** start of DATASET RECORDS **

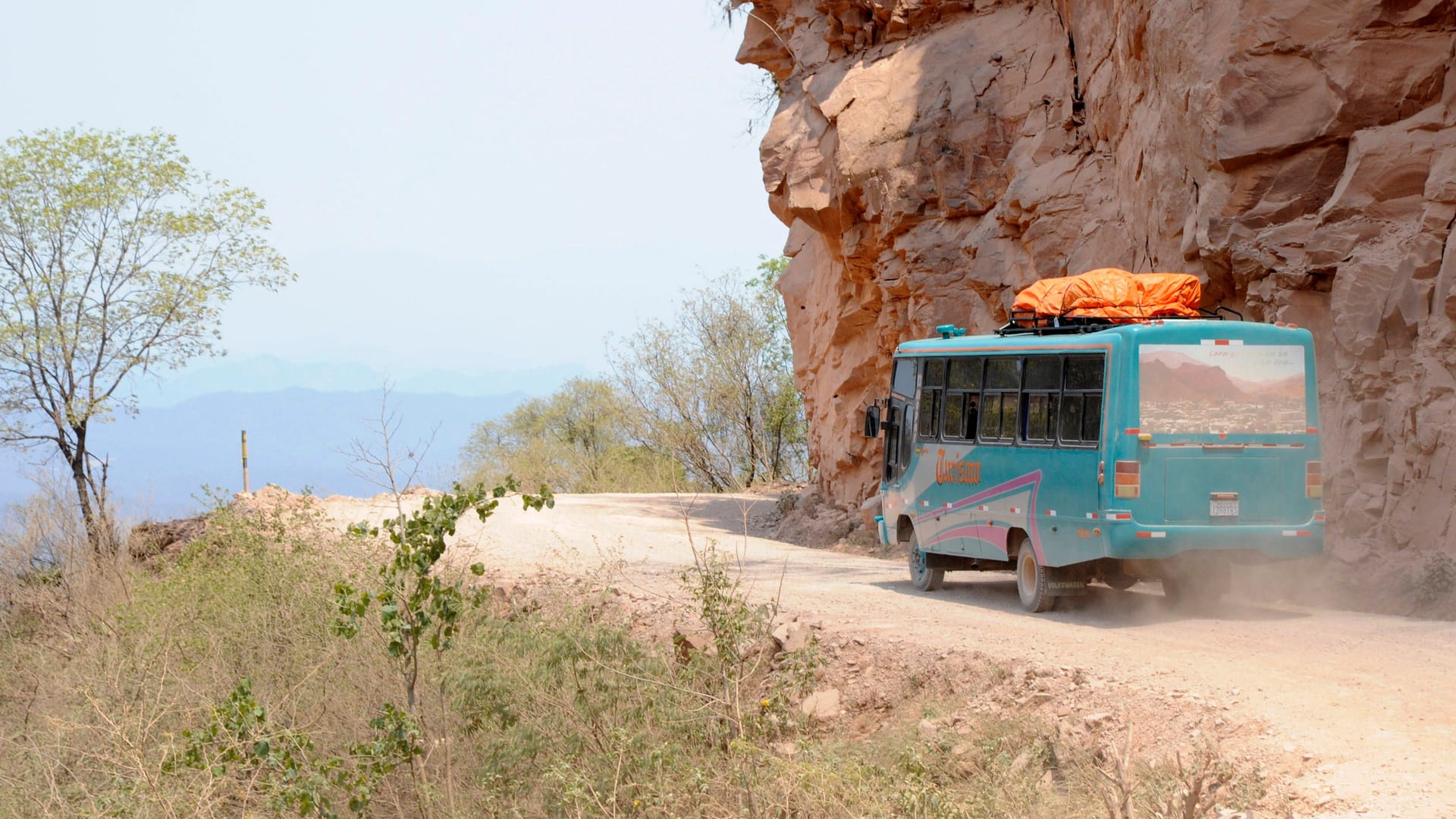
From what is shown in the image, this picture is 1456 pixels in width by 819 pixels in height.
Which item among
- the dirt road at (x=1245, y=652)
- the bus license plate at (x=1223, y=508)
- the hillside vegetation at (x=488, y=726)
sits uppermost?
the bus license plate at (x=1223, y=508)

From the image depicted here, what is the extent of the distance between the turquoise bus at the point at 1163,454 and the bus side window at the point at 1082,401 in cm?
1

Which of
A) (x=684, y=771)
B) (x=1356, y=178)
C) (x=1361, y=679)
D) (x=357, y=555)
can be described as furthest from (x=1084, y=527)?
(x=357, y=555)

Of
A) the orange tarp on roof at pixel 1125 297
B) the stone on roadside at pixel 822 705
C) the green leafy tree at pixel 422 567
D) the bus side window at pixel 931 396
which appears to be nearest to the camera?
the green leafy tree at pixel 422 567

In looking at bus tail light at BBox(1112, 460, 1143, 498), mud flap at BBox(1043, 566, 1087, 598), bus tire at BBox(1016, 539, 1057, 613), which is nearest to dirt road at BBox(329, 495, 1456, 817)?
bus tire at BBox(1016, 539, 1057, 613)

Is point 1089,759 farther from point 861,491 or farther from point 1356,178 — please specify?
point 861,491

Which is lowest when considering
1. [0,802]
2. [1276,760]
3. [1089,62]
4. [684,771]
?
[0,802]

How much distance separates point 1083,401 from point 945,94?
1272cm

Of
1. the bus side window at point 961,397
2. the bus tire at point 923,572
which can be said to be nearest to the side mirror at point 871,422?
the bus side window at point 961,397

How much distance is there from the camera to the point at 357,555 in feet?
51.0

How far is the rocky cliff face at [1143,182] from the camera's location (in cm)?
1370

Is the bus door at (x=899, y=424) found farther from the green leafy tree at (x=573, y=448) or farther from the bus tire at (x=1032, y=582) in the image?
the green leafy tree at (x=573, y=448)

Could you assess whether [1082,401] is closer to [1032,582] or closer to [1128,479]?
[1128,479]

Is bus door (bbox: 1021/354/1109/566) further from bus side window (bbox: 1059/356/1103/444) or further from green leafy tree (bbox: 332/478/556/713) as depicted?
green leafy tree (bbox: 332/478/556/713)

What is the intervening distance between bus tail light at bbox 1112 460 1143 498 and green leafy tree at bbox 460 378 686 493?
79.6 feet
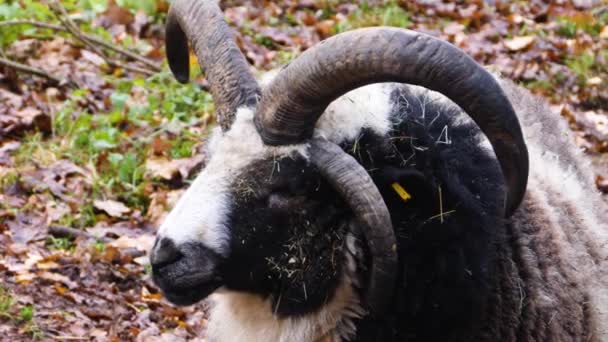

** end of DATASET RECORDS **

**GOAL:** Report, in full, each line of the data above that contains the string "tail". Treat the match as case-sensitive.

**EXERCISE ANSWER:**
In looking at bus tail light at BBox(1112, 460, 1143, 498), mud flap at BBox(1043, 566, 1087, 598), bus tire at BBox(1016, 539, 1057, 613), which is nearest to dirt road at BBox(329, 495, 1456, 817)?
What is the intervening distance between bus tail light at bbox 1112 460 1143 498 and green leafy tree at bbox 460 378 686 493?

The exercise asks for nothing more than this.